▶ _REQUIRED TASK_: Nothing but the lines from the one that contains "By looking at" through the end of the listing should appear, set down exactly.

(Source data)
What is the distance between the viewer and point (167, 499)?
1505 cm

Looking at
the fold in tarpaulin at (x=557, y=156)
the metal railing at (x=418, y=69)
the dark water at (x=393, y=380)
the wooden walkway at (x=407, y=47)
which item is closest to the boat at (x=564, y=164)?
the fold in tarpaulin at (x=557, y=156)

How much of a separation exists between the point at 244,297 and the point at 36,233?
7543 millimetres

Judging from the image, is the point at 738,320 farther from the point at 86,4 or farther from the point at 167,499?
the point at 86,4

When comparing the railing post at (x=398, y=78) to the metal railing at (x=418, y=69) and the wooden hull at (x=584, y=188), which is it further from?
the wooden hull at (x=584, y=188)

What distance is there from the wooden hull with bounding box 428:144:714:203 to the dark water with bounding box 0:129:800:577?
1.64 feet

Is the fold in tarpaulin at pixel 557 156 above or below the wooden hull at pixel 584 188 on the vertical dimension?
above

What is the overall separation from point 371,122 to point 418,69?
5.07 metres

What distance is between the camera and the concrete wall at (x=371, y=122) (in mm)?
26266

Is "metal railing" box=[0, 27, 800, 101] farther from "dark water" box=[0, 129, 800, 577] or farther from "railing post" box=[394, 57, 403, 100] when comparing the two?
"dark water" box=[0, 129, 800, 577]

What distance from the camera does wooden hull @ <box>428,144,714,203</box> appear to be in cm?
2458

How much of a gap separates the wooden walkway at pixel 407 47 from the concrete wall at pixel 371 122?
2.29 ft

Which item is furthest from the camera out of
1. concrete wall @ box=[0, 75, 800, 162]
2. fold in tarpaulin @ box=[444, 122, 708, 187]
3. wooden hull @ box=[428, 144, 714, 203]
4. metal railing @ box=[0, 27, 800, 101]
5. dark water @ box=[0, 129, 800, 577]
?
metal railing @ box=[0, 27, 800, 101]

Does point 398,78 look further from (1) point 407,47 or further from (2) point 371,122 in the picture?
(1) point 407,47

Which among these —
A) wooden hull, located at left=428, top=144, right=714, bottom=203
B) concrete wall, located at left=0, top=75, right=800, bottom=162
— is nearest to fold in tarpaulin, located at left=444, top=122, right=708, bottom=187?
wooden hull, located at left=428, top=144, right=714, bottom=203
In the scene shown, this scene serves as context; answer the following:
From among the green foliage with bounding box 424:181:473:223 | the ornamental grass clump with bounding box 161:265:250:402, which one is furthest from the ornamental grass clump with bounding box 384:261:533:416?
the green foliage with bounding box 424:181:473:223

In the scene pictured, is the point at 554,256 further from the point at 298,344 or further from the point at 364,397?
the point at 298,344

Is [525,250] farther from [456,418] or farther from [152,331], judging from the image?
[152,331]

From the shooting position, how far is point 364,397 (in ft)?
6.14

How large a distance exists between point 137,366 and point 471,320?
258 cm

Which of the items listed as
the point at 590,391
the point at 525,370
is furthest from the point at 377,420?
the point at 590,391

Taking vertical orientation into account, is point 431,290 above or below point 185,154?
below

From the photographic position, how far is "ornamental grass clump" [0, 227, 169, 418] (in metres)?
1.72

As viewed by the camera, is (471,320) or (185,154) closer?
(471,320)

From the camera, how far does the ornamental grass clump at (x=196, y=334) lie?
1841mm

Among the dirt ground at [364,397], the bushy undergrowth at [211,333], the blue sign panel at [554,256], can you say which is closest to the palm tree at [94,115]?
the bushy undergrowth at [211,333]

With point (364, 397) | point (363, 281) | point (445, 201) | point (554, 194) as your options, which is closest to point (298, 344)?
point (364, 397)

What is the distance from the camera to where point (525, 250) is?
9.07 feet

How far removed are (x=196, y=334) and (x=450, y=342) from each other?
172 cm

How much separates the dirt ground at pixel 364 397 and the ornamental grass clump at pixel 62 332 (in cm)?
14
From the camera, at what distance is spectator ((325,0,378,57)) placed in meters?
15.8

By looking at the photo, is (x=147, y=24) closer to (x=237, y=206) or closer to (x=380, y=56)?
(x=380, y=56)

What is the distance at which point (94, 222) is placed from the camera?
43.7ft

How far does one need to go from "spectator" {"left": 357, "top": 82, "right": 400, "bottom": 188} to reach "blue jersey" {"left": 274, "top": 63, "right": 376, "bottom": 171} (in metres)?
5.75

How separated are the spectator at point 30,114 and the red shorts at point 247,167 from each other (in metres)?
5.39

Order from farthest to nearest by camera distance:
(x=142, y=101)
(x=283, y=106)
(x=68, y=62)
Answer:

▶ _ANSWER FOR THE TASK_:
By looking at the photo, is (x=147, y=24) closer to (x=237, y=206) or closer to (x=380, y=56)?
(x=380, y=56)

What is the distance at which point (94, 222) is placed from the camera?
43.7ft

How far does one need to go from "spectator" {"left": 357, "top": 82, "right": 400, "bottom": 188} to reach "blue jersey" {"left": 274, "top": 63, "right": 376, "bottom": 171} (in metres)?
5.75

How separated are the spectator at point 30,114 and the red shorts at point 247,167 from each other (in metres)?
5.39

Order from farthest to nearest by camera distance:
(x=142, y=101)
(x=283, y=106)
(x=68, y=62)
Answer:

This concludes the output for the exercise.